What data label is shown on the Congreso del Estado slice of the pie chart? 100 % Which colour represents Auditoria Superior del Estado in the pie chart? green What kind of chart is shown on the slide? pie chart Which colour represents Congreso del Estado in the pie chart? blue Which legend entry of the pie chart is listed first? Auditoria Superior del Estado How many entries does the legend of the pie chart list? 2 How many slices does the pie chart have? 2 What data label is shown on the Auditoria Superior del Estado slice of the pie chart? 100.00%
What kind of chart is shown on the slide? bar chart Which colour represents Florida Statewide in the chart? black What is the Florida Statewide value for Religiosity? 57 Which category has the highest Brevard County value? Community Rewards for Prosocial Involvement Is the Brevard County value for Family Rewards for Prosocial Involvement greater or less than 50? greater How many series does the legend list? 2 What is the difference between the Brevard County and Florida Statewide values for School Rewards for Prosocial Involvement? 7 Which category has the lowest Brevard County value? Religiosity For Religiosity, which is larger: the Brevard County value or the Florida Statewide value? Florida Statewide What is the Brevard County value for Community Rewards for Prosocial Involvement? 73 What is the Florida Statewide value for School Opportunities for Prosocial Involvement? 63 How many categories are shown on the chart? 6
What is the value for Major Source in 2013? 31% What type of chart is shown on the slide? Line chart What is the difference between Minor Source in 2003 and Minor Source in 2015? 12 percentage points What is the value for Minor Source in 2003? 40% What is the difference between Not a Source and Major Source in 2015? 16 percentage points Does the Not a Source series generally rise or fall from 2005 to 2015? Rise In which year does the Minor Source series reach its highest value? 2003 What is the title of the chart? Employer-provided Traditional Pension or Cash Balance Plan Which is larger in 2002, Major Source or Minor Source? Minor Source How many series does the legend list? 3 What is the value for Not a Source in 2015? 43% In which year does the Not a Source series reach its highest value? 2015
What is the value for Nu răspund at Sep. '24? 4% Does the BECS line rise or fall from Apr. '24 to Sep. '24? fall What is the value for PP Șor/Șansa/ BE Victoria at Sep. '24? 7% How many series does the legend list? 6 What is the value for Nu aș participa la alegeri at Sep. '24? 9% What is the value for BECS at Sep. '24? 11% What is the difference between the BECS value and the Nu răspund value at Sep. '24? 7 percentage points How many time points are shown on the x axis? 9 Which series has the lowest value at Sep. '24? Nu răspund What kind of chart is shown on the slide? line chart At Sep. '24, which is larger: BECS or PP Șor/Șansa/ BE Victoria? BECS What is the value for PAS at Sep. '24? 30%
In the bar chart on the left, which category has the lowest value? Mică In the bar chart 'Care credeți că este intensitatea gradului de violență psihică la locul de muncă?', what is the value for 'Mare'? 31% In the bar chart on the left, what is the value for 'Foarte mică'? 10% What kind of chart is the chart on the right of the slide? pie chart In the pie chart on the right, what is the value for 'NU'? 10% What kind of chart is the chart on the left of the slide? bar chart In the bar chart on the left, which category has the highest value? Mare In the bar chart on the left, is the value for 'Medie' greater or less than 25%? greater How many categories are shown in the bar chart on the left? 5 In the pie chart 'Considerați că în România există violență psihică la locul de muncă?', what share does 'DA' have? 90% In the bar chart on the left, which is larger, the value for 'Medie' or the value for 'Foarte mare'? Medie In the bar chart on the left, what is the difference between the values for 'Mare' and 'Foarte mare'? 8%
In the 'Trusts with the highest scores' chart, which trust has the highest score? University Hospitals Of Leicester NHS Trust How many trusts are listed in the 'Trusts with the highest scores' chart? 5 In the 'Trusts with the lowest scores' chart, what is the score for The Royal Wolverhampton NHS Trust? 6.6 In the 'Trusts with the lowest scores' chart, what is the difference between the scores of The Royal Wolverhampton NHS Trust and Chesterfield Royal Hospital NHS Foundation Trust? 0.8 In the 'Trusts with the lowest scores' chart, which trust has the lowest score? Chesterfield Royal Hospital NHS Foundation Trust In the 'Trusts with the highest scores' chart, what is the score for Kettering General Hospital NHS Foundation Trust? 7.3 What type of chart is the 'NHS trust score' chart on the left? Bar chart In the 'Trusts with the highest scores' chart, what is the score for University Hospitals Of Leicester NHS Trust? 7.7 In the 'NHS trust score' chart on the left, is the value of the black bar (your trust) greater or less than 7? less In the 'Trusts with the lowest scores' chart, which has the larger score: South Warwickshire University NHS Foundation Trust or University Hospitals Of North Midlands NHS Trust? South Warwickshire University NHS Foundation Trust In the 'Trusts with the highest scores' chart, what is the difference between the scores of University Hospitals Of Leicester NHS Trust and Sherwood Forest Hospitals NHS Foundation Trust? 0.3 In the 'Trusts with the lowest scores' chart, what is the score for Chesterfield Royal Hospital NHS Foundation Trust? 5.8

**Exercise goal**.
Reproduce the listing above, substituting "page" for every occurrence of "slide" and leaving all other text unchanged.

**Response to the exercise**.
What data label is shown on the Congreso del Estado slice of the pie chart? 100 % Which colour represents Auditoria Superior del Estado in the pie chart? green What kind of chart is shown on the page? pie chart Which colour represents Congreso del Estado in the pie chart? blue Which legend entry of the pie chart is listed first? Auditoria Superior del Estado How many entries does the legend of the pie chart list? 2 How many slices does the pie chart have? 2 What data label is shown on the Auditoria Superior del Estado slice of the pie chart? 100.00%
What kind of chart is shown on the page? bar chart Which colour represents Florida Statewide in the chart? black What is the Florida Statewide value for Religiosity? 57 Which category has the highest Brevard County value? Community Rewards for Prosocial Involvement Is the Brevard County value for Family Rewards for Prosocial Involvement greater or less than 50? greater How many series does the legend list? 2 What is the difference between the Brevard County and Florida Statewide values for School Rewards for Prosocial Involvement? 7 Which category has the lowest Brevard County value? Religiosity For Religiosity, which is larger: the Brevard County value or the Florida Statewide value? Florida Statewide What is the Brevard County value for Community Rewards for Prosocial Involvement? 73 What is the Florida Statewide value for School Opportunities for Prosocial Involvement? 63 How many categories are shown on the chart? 6
What is the value for Major Source in 2013? 31% What type of chart is shown on the page? Line chart What is the difference between Minor Source in 2003 and Minor Source in 2015? 12 percentage points What is the value for Minor Source in 2003? 40% What is the difference between Not a Source and Major Source in 2015? 16 percentage points Does the Not a Source series generally rise or fall from 2005 to 2015? Rise In which year does the Minor Source series reach its highest value? 2003 What is the title of the chart? Employer-provided Traditional Pension or Cash Balance Plan Which is larger in 2002, Major Source or Minor Source? Minor Source How many series does the legend list? 3 What is the value for Not a Source in 2015? 43% In which year does the Not a Source series reach its highest value? 2015
What is the value for Nu răspund at Sep. '24? 4% Does the BECS line rise or fall from Apr. '24 to Sep. '24? fall What is the value for PP Șor/Șansa/ BE Victoria at Sep. '24? 7% How many series does the legend list? 6 What is the value for Nu aș participa la alegeri at Sep. '24? 9% What is the value for BECS at Sep. '24? 11% What is the difference between the BECS value and the Nu răspund value at Sep. '24? 7 percentage points How many time points are shown on the x axis? 9 Which series has the lowest value at Sep. '24? Nu răspund What kind of chart is shown on the page? line chart At Sep. '24, which is larger: BECS or PP Șor/Șansa/ BE Victoria? BECS What is the value for PAS at Sep. '24? 30%
In the bar chart on the left, which category has the lowest value? Mică In the bar chart 'Care credeți că este intensitatea gradului de violență psihică la locul de muncă?', what is the value for 'Mare'? 31% In the bar chart on the left, what is the value for 'Foarte mică'? 10% What kind of chart is the chart on the right of the page? pie chart In the pie chart on the right, what is the value for 'NU'? 10% What kind of chart is the chart on the left of the page? bar chart In the bar chart on the left, which category has the highest value? Mare In the bar chart on the left, is the value for 'Medie' greater or less than 25%? greater How many categories are shown in the bar chart on the left? 5 In the pie chart 'Considerați că în România există violență psihică la locul de muncă?', what share does 'DA' have? 90% In the bar chart on the left, which is larger, the value for 'Medie' or the value for 'Foarte mare'? Medie In the bar chart on the left, what is the difference between the values for 'Mare' and 'Foarte mare'? 8%
In the 'Trusts with the highest scores' chart, which trust has the highest score? University Hospitals Of Leicester NHS Trust How many trusts are listed in the 'Trusts with the highest scores' chart? 5 In the 'Trusts with the lowest scores' chart, what is the score for The Royal Wolverhampton NHS Trust? 6.6 In the 'Trusts with the lowest scores' chart, what is the difference between the scores of The Royal Wolverhampton NHS Trust and Chesterfield Royal Hospital NHS Foundation Trust? 0.8 In the 'Trusts with the lowest scores' chart, which trust has the lowest score? Chesterfield Royal Hospital NHS Foundation Trust In the 'Trusts with the highest scores' chart, what is the score for Kettering General Hospital NHS Foundation Trust? 7.3 What type of chart is the 'NHS trust score' chart on the left? Bar chart In the 'Trusts with the highest scores' chart, what is the score for University Hospitals Of Leicester NHS Trust? 7.7 In the 'NHS trust score' chart on the left, is the value of the black bar (your trust) greater or less than 7? less In the 'Trusts with the lowest scores' chart, which has the larger score: South Warwickshire University NHS Foundation Trust or University Hospitals Of North Midlands NHS Trust? South Warwickshire University NHS Foundation Trust In the 'Trusts with the highest scores' chart, what is the difference between the scores of University Hospitals Of Leicester NHS Trust and Sherwood Forest Hospitals NHS Foundation Trust? 0.3 In the 'Trusts with the lowest scores' chart, what is the score for Chesterfield Royal Hospital NHS Foundation Trust? 5.8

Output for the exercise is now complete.